Although numerous paintings of butterflies had been made from dead specimens, some of the earliest to attempt to show them in realistic environments appeared in the late nineteenth century, thanks to new wildlife artists like the masterly Bruno Liljefors. Redstarts and Butterflies, from 1885, shows what the artist called ‘five studies in one frame’. Here he has combined five separate studies from nature into a single image, including this very dark Small Tortoiseshell butterfly, which is about to become a meal for one of the redstarts, which are insectivorous.

Late in his career, Vincent van Gogh painted the largest European species of moth, the Giant Peacock Moth, in 1889. Its wingspan can reach 20 cm (8 inches).

The following year, van Gogh painted Butterflies and Poppies (1890), which probably shows two Clouded Yellow butterflies, rather than Brimstones. This appears to have been painted on unprimed canvas.

The Japanese Western-style artist Fujishima Takeji 藤島武二 painted Butterflies in 1904, just before he travelled to Paris to study at the École des Beaux-Arts. Like Doré’s painting above, this shows a dense cloud of butterflies gathered around flowers.

In the twentieth century, butterflies provided an opportunity for artistic invention to take flight.
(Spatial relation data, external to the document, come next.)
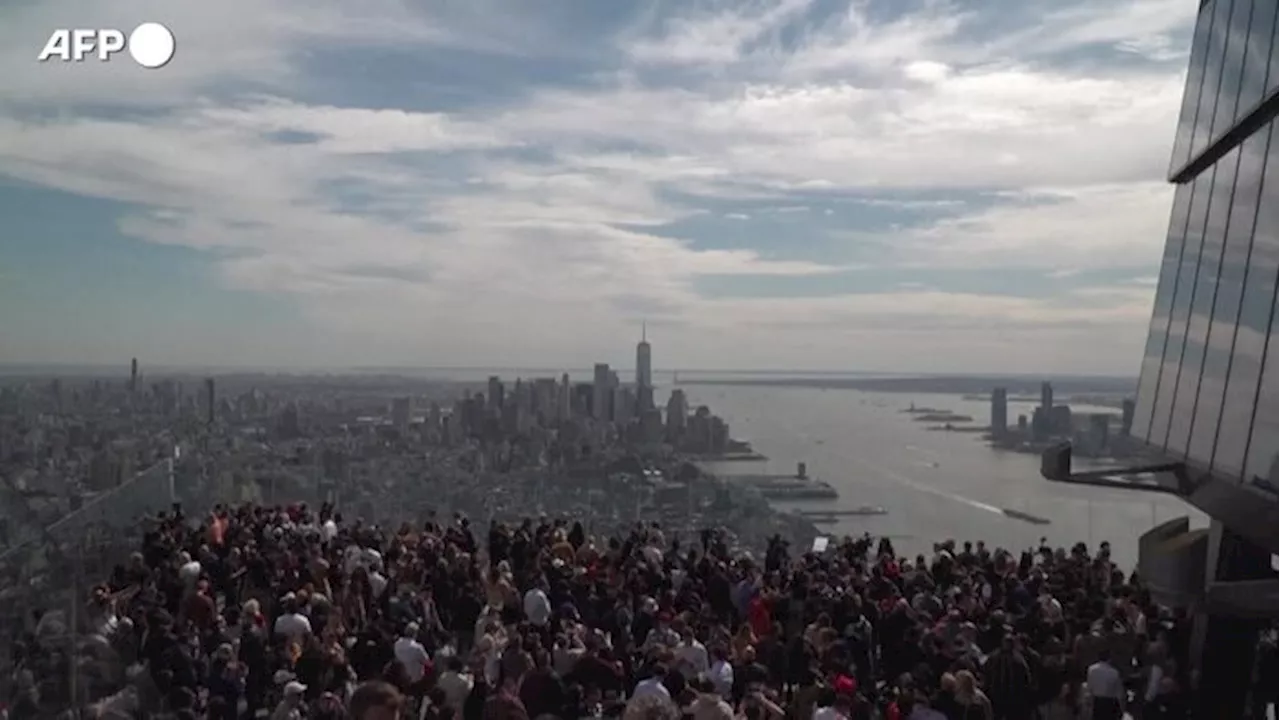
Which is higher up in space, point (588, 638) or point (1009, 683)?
point (588, 638)

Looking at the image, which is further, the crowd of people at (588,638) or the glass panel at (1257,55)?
the glass panel at (1257,55)

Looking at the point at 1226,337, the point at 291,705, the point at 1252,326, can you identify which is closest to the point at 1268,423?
the point at 1252,326

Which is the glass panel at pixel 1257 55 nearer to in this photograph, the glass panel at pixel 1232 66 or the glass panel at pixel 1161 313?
the glass panel at pixel 1232 66

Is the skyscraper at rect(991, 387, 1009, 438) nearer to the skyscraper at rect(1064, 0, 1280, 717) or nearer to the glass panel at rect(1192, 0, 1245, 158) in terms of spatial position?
the skyscraper at rect(1064, 0, 1280, 717)

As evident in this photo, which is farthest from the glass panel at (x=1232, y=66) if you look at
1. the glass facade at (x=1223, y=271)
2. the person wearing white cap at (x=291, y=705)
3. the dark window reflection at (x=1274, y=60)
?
the person wearing white cap at (x=291, y=705)

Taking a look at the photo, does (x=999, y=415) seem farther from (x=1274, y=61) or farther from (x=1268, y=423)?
(x=1268, y=423)
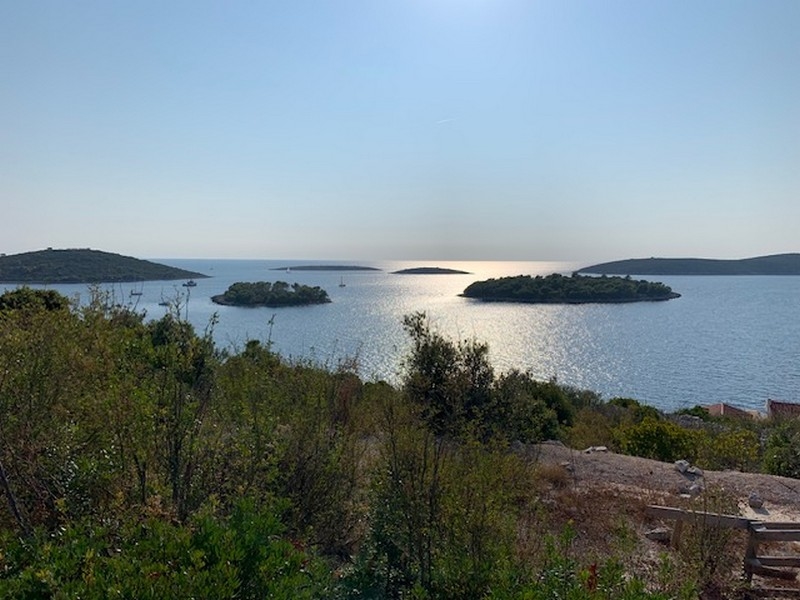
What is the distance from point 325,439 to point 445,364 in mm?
9439

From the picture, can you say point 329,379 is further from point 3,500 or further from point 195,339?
point 3,500

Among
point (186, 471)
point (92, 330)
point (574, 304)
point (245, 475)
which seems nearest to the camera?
point (186, 471)

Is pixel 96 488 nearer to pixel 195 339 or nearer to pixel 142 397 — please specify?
pixel 142 397

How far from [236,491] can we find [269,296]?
68.2 m

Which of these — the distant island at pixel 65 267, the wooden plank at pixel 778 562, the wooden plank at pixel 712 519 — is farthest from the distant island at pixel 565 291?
the wooden plank at pixel 778 562

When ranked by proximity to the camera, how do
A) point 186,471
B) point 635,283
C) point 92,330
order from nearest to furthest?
point 186,471 → point 92,330 → point 635,283

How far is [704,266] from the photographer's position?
181500 mm

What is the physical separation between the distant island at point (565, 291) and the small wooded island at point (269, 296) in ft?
107

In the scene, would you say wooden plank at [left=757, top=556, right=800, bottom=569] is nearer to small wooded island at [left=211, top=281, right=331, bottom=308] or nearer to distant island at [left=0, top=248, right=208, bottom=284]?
distant island at [left=0, top=248, right=208, bottom=284]

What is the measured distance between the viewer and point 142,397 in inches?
133

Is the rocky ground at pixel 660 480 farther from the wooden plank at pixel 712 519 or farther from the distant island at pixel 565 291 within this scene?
the distant island at pixel 565 291

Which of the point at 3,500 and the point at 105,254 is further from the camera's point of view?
the point at 105,254

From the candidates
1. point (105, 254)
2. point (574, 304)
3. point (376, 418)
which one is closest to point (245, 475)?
point (376, 418)

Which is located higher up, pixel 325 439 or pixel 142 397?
pixel 142 397
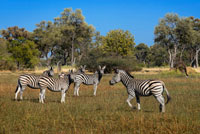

Odilon Redon’sButterflies, from around 1910, shows a highly imaginative collection of butterflies, flowers, plants, and rocks, which are often outlined to emphasise their form.

Finally, in Anastasiya Markovich’s recent Effect of Butterfly, its wings are breaking up into shreds of unreality.
Just as the butterfly’s life cycle continues from egg through caterpillar to pupa and then to the winged adult, art started in the unreality of mythology and vanitas, and has now returned in symbolism and the surreal.